A judge blocks the demolition of a groundbreaking Iowa art installation

DES MOINES, Iowa (AP) — A federal judge has temporarily blocked plans to remove a nationally known outdoor artwork that borders a pond in a Des Moines city park, finding the New York artist who created the work is likely to succeed in her argument that destroying the work would violate her contract with a local art center.

U.S. District Court Judge Stephen Locher ordered the temporary restraining order Monday afternoon after hearing arguments earlier in the day about the Des Moines Art Center’s plans to remove the artwork, called Greenwood Pond: Double Site. The center had planned to begin a roughly three-month process of draining the pond and tearing out the artwork this week.

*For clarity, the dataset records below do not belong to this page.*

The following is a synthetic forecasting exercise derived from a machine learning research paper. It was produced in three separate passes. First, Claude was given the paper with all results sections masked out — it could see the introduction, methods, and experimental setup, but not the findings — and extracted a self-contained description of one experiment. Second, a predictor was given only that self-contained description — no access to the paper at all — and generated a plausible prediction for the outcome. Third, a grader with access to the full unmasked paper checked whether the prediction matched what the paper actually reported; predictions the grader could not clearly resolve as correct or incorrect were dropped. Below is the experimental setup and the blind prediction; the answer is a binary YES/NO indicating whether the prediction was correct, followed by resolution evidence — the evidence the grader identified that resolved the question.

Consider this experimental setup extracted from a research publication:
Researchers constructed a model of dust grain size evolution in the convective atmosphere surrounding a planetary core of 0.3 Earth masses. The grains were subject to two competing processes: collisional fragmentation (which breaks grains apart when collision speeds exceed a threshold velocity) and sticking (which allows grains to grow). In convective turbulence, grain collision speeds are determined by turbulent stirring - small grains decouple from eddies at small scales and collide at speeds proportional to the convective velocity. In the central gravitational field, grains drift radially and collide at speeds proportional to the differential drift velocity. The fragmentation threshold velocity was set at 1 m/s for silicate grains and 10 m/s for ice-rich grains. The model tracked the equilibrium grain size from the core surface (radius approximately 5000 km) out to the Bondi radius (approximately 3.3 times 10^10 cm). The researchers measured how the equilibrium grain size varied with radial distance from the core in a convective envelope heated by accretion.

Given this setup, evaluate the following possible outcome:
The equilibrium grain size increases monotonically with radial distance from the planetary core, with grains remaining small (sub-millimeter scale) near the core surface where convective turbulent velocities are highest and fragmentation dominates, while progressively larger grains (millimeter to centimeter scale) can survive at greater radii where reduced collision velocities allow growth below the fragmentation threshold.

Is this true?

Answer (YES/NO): NO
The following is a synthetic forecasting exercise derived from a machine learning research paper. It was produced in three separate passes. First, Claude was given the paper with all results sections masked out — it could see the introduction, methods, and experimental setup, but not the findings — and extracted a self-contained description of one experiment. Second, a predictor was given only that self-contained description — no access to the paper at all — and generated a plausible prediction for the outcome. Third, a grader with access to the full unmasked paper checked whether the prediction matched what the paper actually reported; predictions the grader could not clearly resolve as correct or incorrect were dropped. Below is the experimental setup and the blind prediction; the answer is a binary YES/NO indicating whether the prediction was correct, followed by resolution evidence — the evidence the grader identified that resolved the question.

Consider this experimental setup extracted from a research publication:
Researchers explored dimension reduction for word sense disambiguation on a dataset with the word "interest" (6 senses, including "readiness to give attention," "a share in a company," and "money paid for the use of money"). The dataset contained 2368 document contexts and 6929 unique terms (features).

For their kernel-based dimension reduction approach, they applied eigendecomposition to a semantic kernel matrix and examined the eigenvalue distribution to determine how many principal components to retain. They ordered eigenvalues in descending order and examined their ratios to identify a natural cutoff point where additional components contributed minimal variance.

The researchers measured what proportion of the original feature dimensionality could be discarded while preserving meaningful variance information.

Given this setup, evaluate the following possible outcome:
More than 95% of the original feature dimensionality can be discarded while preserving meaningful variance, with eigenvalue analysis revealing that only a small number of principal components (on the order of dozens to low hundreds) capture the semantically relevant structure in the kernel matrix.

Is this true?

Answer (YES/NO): NO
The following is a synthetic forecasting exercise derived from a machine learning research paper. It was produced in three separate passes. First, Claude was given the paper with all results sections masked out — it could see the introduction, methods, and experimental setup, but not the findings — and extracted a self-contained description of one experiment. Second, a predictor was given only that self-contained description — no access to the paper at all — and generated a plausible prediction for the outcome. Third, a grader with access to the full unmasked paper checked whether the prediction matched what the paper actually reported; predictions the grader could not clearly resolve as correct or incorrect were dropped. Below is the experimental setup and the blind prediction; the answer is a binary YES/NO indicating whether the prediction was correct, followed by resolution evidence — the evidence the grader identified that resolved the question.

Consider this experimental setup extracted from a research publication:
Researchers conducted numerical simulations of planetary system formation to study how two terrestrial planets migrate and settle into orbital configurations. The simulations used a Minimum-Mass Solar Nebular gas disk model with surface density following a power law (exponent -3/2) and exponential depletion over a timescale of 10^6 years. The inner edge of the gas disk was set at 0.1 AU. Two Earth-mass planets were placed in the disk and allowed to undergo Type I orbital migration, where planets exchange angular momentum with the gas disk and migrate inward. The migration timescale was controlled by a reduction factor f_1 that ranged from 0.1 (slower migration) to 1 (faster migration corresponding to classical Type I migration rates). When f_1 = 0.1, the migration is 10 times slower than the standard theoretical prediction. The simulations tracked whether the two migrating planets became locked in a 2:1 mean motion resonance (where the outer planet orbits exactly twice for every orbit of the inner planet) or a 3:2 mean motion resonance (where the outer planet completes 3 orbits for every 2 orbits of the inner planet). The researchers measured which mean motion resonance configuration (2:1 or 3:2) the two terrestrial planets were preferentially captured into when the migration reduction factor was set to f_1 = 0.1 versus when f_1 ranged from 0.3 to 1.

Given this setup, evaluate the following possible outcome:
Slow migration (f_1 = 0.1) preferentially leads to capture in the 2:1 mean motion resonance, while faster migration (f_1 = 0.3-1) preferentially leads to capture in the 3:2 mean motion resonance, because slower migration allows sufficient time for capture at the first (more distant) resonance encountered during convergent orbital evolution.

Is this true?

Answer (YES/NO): YES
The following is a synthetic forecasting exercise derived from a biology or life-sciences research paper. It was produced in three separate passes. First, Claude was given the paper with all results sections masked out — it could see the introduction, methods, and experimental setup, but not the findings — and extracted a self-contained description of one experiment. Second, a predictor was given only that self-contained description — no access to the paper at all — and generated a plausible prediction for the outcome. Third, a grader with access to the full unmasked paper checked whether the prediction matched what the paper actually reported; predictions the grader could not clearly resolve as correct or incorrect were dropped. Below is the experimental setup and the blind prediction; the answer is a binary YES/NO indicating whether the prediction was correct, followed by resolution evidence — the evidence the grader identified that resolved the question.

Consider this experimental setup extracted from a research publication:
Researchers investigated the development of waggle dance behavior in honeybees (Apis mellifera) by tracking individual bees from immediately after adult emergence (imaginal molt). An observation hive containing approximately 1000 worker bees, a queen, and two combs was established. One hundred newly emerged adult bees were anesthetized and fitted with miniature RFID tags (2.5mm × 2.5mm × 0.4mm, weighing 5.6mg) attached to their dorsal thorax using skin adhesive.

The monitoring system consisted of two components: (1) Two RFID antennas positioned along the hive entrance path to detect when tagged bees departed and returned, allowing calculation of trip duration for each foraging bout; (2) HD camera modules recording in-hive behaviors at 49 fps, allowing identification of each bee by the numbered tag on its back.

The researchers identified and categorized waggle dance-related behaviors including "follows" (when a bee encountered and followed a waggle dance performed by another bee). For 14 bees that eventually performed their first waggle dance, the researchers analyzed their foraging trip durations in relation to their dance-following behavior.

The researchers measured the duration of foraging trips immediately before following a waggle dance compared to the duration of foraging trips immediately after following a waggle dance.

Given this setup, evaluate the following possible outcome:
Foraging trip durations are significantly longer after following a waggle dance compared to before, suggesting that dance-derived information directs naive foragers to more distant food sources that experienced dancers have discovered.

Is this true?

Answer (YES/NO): YES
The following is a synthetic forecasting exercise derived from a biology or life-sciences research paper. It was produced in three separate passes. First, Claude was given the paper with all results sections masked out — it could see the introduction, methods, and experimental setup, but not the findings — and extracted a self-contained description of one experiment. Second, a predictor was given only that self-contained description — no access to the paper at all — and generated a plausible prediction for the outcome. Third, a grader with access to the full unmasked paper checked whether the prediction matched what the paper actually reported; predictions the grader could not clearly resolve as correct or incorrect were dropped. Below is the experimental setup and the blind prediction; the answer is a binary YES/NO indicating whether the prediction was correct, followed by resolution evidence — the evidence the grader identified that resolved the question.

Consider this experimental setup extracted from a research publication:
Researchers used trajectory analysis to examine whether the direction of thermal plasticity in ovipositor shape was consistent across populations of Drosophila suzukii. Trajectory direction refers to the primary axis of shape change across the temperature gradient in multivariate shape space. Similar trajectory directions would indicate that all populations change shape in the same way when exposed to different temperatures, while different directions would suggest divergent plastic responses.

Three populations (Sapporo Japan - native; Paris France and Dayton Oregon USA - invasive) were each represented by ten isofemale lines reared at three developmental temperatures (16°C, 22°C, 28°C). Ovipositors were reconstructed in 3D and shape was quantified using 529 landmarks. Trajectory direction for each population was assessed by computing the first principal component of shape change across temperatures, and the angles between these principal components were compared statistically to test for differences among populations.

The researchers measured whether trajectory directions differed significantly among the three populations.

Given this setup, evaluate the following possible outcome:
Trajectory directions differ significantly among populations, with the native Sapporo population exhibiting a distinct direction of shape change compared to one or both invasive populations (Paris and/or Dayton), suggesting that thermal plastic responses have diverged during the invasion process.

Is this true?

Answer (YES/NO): NO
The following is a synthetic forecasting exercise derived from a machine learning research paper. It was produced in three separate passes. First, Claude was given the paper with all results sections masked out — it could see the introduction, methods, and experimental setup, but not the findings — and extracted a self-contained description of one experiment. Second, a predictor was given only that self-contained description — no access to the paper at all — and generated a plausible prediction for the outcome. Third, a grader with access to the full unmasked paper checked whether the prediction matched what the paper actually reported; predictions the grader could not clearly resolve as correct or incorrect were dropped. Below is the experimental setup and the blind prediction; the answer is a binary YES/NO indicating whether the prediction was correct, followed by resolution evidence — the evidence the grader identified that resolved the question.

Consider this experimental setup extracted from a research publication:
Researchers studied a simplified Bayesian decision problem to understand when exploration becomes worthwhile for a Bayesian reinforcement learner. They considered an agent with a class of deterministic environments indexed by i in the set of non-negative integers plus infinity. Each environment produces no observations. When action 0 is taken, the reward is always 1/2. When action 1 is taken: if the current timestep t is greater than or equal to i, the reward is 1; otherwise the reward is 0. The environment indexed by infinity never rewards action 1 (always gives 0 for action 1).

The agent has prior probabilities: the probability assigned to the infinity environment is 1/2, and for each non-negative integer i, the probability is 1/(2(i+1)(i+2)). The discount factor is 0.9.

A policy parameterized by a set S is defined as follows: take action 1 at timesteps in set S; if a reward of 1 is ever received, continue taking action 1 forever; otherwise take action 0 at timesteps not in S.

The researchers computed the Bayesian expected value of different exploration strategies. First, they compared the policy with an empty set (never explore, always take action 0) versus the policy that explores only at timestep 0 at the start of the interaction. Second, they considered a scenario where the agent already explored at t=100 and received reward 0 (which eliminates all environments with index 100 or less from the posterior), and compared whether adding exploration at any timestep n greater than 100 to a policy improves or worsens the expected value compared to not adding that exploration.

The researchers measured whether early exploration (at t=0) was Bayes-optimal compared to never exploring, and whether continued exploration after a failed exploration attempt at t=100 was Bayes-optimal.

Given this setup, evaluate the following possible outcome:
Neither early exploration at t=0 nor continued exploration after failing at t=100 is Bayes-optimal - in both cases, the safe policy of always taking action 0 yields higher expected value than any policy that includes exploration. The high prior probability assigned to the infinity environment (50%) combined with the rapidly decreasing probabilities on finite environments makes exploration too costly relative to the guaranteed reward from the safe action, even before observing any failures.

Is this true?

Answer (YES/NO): NO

Officials at the art center say the work, completed in 1996, has deteriorated beyond repair and now is hazardous to park visitors. The artwork offers different perspectives of Greenwood Pond, including wooden decks over the water and walkways that let people see the water and wetlands at eye-level and from above.

The work is seen as a highlight of land artist Mary Miss. Other artists and arts organizations across the country have expressed outrage about plans to remove the installation rather than try to raise money for repairs.

Miss has argued the art center hasn’t kept her informed about the work she created and would violate a contract that requires the wood, concrete and metal artwork to be maintained and not removed without her permission.

“I am pleased and relieved by Judge Locher’s decision not only for what it has done for Greenwood Pond: Double Site, but because it reaffirms the rights of all artists and the integrity of their legacies,” Miss said in a statement. “Let’s use this opportunity to reach an outcome of which we can all be proud.”

Art center officials, who have estimated it would cost $2.6 million to repair the artwork, said public safety was its top concern but it would abide by the court-ordered pause. Much of the artwork now is surrounded by fencing.

“We respect the court’s decision, and we will be pausing plans to remove the artwork from Greenwood Park,” the art center said in a statement. “The sections declared dangerous and unsalvageable will remain enclosed in protective fencing.

The judge will set a hearing later for Miss’ request for a preliminary injunction to continue a delay to demolition plans while the contract dispute works through the courts.